Patients are often left confused when their dentist advises them that they have decay in a tooth and require a filling – the tooth may be pain-free and not have any hole in the surface!

  • The lack of pain may be because the decay is too small to reach the nerve in the inner part of the tooth or because the decay is so large that it has caused the nerve to die. Therefore there is an entire spectrum of treatments that a tooth may require even though it is pain free, ranging from a simple filling to root canal treatment or even extraction!
  • The abscence of a hole in the surface of a tooth is because when decay is in its early stages, the surface of the tooth often remineralises (re-hardens) leaving the decay underneath the surface which will enlarge until the surface of the tooth is sufficiently undermined to break and leave a cavity

This is why you should visit your dentist regularly, as small cavities are much easier to treat than advanced decay!

Preventing tooth decay

To prevent tooth decay you should:

  • Visit the dentist regularly
  • Visit the hygienist regularly
  • Maintain very good oral hygiene
  • Reduce the amount of sugar in your diet
  • Monitor how often each day you have food or drink containing sugar

Limit sugary foods to mealtimes and make sure you don’t have food or drinks containing added sugar more than four times a day.

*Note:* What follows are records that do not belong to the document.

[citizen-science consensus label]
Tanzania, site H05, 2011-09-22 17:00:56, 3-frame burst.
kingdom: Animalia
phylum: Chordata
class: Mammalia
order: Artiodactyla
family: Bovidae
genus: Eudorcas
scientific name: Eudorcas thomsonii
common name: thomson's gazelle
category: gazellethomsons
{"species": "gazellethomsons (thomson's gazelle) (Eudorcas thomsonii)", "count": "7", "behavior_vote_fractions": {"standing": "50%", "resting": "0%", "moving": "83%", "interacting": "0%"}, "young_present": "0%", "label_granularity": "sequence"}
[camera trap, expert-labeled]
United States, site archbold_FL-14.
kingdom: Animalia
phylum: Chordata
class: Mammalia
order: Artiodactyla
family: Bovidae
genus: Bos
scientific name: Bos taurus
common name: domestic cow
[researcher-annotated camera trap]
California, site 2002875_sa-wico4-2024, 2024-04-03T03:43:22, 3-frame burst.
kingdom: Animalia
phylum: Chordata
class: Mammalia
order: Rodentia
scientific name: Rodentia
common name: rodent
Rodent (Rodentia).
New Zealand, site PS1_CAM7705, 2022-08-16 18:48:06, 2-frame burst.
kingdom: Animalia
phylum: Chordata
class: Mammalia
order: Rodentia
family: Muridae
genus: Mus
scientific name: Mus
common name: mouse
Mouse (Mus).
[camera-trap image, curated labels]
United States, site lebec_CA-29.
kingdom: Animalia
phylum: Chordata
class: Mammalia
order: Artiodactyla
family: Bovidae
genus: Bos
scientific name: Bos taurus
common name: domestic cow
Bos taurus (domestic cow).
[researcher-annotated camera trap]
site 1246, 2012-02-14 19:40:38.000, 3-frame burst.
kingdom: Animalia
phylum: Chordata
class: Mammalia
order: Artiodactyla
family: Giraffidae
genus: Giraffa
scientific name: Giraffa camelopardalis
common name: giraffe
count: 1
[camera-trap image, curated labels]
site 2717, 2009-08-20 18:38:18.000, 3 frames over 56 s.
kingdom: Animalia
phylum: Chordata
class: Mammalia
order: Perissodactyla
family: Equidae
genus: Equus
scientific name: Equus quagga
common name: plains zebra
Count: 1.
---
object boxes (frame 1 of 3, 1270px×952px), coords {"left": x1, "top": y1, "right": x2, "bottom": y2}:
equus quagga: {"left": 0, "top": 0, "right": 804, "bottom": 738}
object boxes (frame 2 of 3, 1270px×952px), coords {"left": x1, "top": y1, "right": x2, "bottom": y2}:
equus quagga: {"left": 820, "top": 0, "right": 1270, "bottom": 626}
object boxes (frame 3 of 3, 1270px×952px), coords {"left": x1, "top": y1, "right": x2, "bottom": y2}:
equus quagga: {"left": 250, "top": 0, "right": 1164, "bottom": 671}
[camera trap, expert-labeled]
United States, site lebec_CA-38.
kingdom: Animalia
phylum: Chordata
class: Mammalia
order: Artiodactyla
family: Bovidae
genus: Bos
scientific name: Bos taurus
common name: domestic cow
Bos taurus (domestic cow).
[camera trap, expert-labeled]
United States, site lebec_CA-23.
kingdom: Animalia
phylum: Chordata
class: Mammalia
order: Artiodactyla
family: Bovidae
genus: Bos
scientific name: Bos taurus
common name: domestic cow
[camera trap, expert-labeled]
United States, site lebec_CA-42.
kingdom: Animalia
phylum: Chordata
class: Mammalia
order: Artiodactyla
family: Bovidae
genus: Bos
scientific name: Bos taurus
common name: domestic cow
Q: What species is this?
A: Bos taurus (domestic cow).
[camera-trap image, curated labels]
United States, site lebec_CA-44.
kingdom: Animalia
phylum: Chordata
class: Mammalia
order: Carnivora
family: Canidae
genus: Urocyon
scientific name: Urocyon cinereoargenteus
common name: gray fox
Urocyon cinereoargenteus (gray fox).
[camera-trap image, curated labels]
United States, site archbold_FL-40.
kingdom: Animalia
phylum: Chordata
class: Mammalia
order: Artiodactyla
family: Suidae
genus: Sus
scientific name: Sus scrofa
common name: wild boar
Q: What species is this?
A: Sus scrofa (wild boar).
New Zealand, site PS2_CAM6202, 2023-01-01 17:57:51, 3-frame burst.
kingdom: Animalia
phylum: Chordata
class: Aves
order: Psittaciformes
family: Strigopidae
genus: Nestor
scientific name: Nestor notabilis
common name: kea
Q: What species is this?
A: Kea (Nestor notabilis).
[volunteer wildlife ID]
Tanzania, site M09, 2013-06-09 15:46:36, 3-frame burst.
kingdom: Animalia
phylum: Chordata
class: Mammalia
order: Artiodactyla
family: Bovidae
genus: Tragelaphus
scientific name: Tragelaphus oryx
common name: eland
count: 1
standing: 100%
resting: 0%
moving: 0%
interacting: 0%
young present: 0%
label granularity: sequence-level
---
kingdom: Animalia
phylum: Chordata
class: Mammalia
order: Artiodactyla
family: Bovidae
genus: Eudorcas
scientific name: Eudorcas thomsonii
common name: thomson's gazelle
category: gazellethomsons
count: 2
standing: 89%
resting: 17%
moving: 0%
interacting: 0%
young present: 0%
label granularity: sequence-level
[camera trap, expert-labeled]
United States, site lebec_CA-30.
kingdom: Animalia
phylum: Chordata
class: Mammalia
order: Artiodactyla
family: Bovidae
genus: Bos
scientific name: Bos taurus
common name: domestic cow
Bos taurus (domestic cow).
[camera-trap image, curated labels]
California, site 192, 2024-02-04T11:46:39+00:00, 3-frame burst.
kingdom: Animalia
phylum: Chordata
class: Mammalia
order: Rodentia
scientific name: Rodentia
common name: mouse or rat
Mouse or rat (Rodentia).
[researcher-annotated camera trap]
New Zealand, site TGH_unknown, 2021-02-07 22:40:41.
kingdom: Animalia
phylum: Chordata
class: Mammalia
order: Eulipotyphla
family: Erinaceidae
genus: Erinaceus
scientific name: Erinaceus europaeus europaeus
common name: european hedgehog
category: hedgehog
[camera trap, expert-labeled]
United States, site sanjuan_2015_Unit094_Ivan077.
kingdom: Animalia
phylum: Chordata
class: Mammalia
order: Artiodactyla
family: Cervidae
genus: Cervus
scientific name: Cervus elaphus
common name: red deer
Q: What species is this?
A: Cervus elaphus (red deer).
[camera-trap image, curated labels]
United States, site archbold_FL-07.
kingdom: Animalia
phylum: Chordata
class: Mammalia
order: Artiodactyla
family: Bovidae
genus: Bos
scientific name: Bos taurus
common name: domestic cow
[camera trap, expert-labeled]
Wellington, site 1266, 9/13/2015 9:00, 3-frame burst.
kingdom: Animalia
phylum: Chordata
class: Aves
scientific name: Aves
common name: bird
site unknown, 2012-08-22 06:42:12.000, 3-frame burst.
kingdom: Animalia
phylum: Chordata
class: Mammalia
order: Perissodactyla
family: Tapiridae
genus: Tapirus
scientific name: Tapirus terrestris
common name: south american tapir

Eating a healthy balanced diet is important too. As well as preventing tooth decay, this will help you to stay healthy.

Treating tooth decay

If tooth decay is detected early enough it can be reversible and not require a filling. However, if allowed to progress further the tooth will require at least a filling and may require any of – root canal treatment, crowns, veneers, inlays/onlays, extraction. This is another good reason for maintaining regular dental check-ups!